Through Sara’s sad end, and the school’s reaction to the return of Irma (Karen Robson), one of the disappeared young women, Weir and Green suggest that an obsession with reason and logic, and adherence to the rigid contours of history and fact, brings about inhumanity and unreasonable behavior. Whatever happened to the missing young women is effectively haunting and strange, but it’s ultimately not nearly as bewildering as the way the other schoolgirls (and teachers) turn on Irma, who’s tied up and persecuted for information by her classmates.
Miranda’s disappearance brings about manic self-doubt, regret, paranoia, and anger in the students, but also stirs up dark feelings in Appleyard’s neighbors. In the case of Michael Fitzhubert (Dominic Guard), a young privileged man who merely gazed at Miranda from afar while dining with his parents at Hanging Rock, a crusade to find Miranda leaves him catatonic and only serves to violently rouse the students at Appleyard even further.

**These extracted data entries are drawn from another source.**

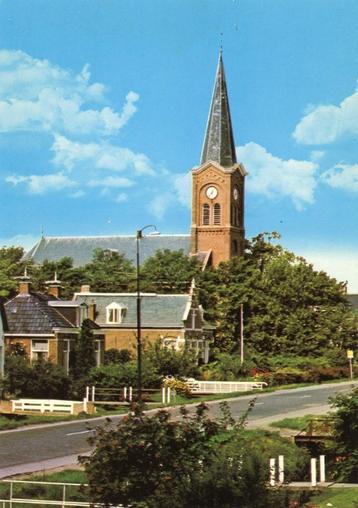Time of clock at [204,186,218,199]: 12:37
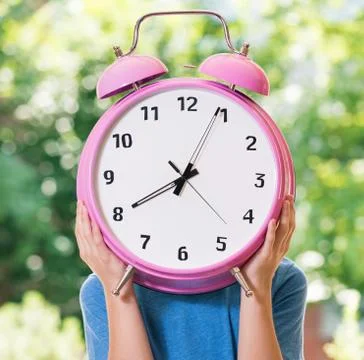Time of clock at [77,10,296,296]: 8:04
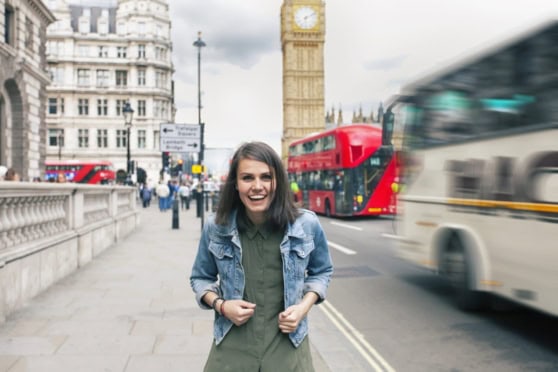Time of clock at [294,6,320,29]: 6:10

It’s not much of a surprise, then, that Picnic at Hanging Rock ends with the unseen suicide of Mrs. Appleyard, an unmovable symbol of order and protocol, corrupted by power over allowances, conduct, and education. But even as human desire—for total knowledge, possession, sex, and even oblivion—brings about very real horrors in life, the filmmakers don’t soften the rampant fear of death and the beyond. Picnic at Hanging Rock’s sun-hued, bucolic images, sculpted by music by Bruce Smeaton, Gheorghe Zamfir, and Marcel Cellier, along with Bach, Mozart, and Tchaikovsky, convey nature’s eerie, ambivalent power over all. It’s the characters’ ceaseless need to fully understand, outsmart, and undermine nature’s sway that drives them into fervor and, often enough, leads them to shuffle off this mortal coil.
Image/Sound
The bolstered clarity on Criterion’s video transfer speaks to the preservation and spotless look of the master print, which was approved by Peter Weir himself. The shots, in the daylight especially, show off a great sense of depth, and the 1080p really lets the precision and density of Weir’s frames shine. Grain level is perfect, as are the inky black levels. Colors are gorgeous, though they’re largely muted tones like whites, browns, and pale yellows. The lossless 5.1 audio is very simply peerless, with dialogue clearly presented out front, and a great mix of sound effects, wild sound, and classical music exceptionally balanced in the back.
Extras
Short of a commentary track from Weir, there’s little more one could want from this package. The director’s short 1971 black-and-white feature, Homesdale, which spurred producers to hire Weir to direct Picnic at Hanging Rock, is a gorgeous and unnerving thriller, set among a small party of violent eccentrics, playing radical theatrical games. Joan Lindsay’s novel, an elegant and beguiling read, is also included, along with featurettes on the making of the film and the facts surrounding the actual event in 1900 that the film is based on. The closest thing to a commentary is an informative and entertaining interview with Weir, who speaks about the film’s production and reputation candidly. A video introduction by critic David Thomson, a trailer, and a booklet featuring an original piece by Megan Abbott and an excerpt from Marek Haltof’s book on Weir are also included.
Overall
The power of nature is quiet but all-consuming in Peter Weir’s Picnic at Hanging Rock, and Criterion gives this unclassifiable work, one of their earliest DVD releases, an astonishing A/V transfer and plenty of relevant extras on this Blu-ray upgrade.